There are many factors that can affect your mortgage interest rate, and interest rates are always changing. When starting the process of getting a home loan, it’s important to know what your interest rate could look like based on a number of factors. Some of them are things you can control, while others aren’t.
The mortgage and refinance rates across the United States reached record lows in 2020 and 2021.
It’s important to remember that low mortgage and refinance rates aren’t a guarantee that you’ll get the rate you want. Depending on your credit score, loan type, and down payment, mortgage rates vary from borrower to borrower. Getting quotes from multiple lenders will help you get the best rate.
Mortgages come in a variety of types, depending on their term and interest rate, as well as their length in years. Three main types exist:
- 15-year fixed rate mortgage: This type of mortgage has fixed rates and payments, but it has higher monthly payments due to the 15-year payment schedule.
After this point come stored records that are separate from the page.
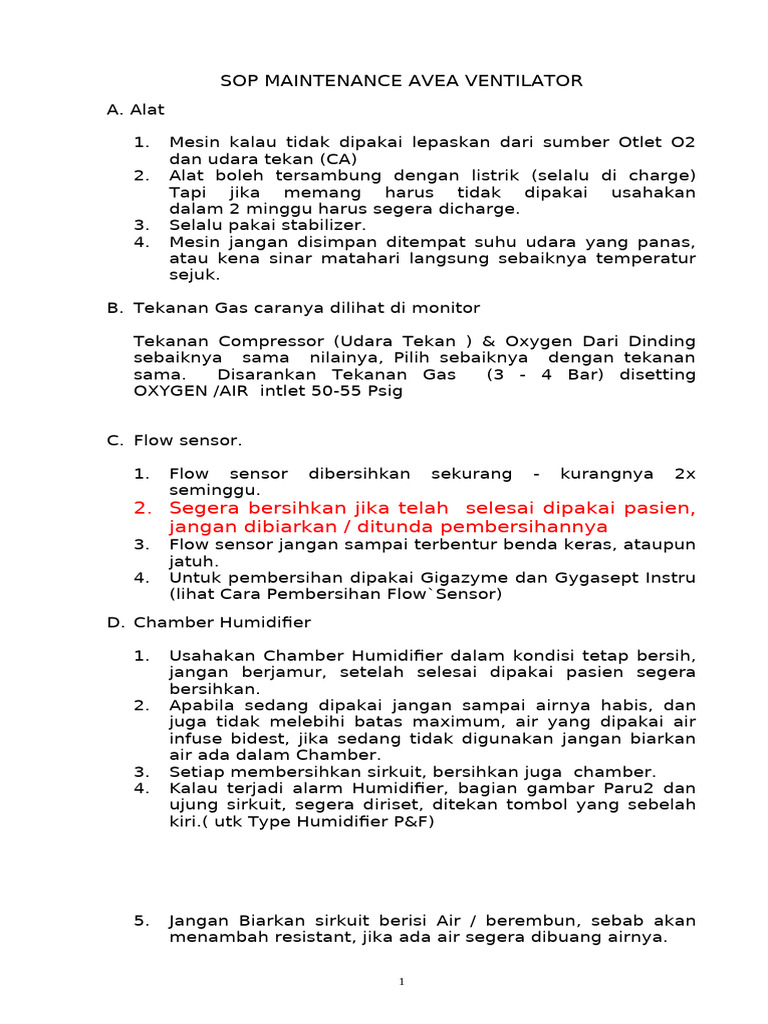 SOP MAINTENANCE AVEA VENTILATOR

A. Alat

1. Mesin kalau tidak dipakai lepaskan dari sumber Otlet O2 dan udara tekan (CA)
2. Alat boleh tersambung dengan listrik (selalu di charge) Tapi jika memang harus tidak dipakai usahakan dalam 2 minggu harus segera dicharge.
3. Selalu pakai stabilizer.
4. Mesin jangan disimpan ditempat suhu udara yang panas, atau kena sinar matahari langsung sebaiknya temperatur sejuk.

B. Tekanan Gas caranya dilihat di monitor

Tekanan Compressor (Udara Tekan ) & Oxygen Dari Dinding sebaiknya sama nilainya, Pilih sebaiknya dengan tekanan sama. Disarankan Tekanan Gas (3 - 4 Bar) disetting OXYGEN /AIR intlet 50-55 Psig

C. Flow sensor.

1. Flow sensor dibersihkan sekurang - kurangnya 2x seminggu.
2. Segera bersihkan jika telah selesai dipakai pasien, jangan dibiarkan / ditunda pembersihannya
3. Flow sensor jangan sampai terbentur benda keras, ataupun jatuh.
4. Untuk pembersihan dipakai Gigazyme dan Gygasept Instru (lihat Cara Pembersihan Flow`Sensor)

D. Chamber Humidifier

1. Usahakan Chamber Humidifier dalam kondisi tetap bersih, jangan berjamur, setelah selesai dipakai pasien segera bersihkan.
2. Apabila sedang dipakai jangan sampai airnya habis, dan juga tidak melebihi batas maximum, air yang dipakai air infuse bidest, jika sedang tidak digunakan jangan biarkan air ada dalam Chamber.
3. Setiap membersihkan sirkuit, bersihkan juga chamber.
4. Kalau terjadi alarm Humidifier, bagian gambar Paru2 dan ujung sirkuit, segera diriset, ditekan tombol yang sebelah kiri.( utk Type Humidifier P&F)

5. Jangan Biarkan sirkuit berisi Air / berembun, sebab akan menambah resistant, jika ada air segera dibuang airnya.

1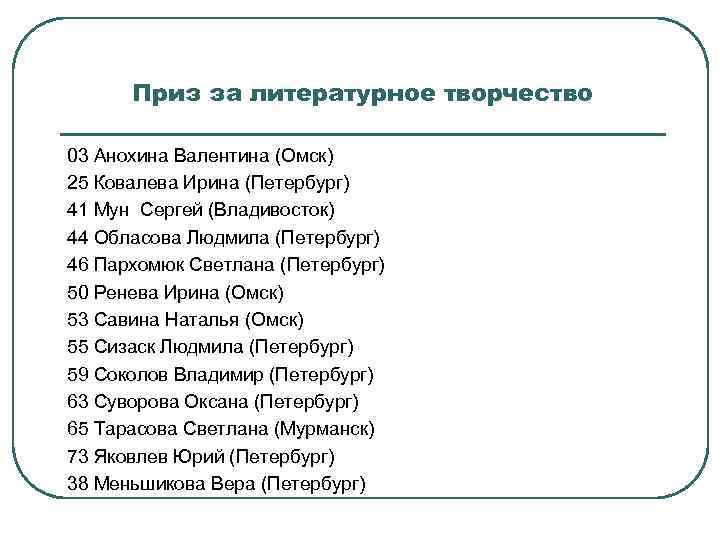 Приз за литературное творчество

03 Анохина Валентина (Омск)
25 Ковалева Ирина (Петербург)
41 Мун Сергей (Владивосток)
44 Обласова Людмила (Петербург)
46 Пархомюк Светлана (Петербург)
50 Ренева Ирина (Омск)
53 Савина Наталья (Омск)
55 Сизаск Людмила (Петербург)
59 Соколов Владимир (Петербург)
63 Суворова Оксана (Петербург)
65 Тарасова Светлана (Мурманск)
73 Яковлев Юрий (Петербург)
38 Меньшикова Вера (Петербург)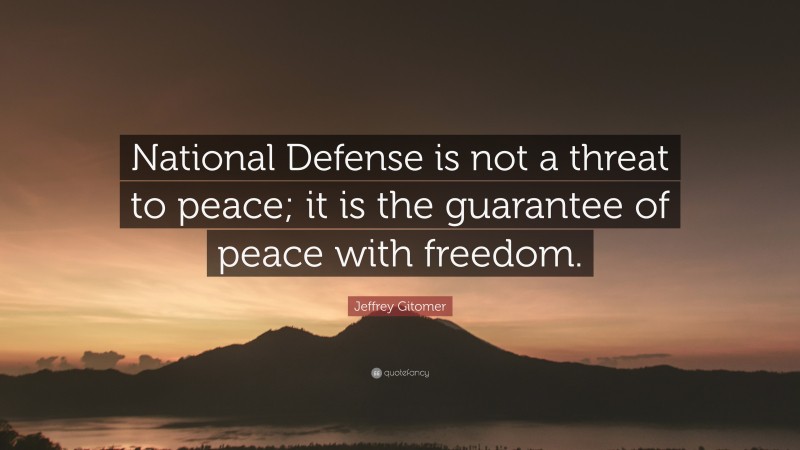 National Defense is not a threat to peace; it is the guarantee of peace with freedom.

Jeffrey Gitomer

quotefancy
- 30-year fixed rate mortgage: By spreading out the payment across 30 years, this mortgage offers the lowest monthly payments possible.
- 5/1-year adjustable rate mortgage: This type of mortgage has a fixed rate for the first five years, and an adjustable rate afterward.
There is always flux in mortgage rates, largely due to what’s happening in the economy as a whole. Inflation, bond markets, Federal Reserve policy, and general housing market conditions can all have an impact on the rate you see today.
In 2020, the Coronavirus crisis had a dire economic impact, resulting in a drastic drop in mortgage rates. There were lower interest rates in 2020 and 2021 than at the height of the Great Recession. In January 2021, Freddie Mac reported a low interest rate on thirty-year fixed mortgages of 2.65%.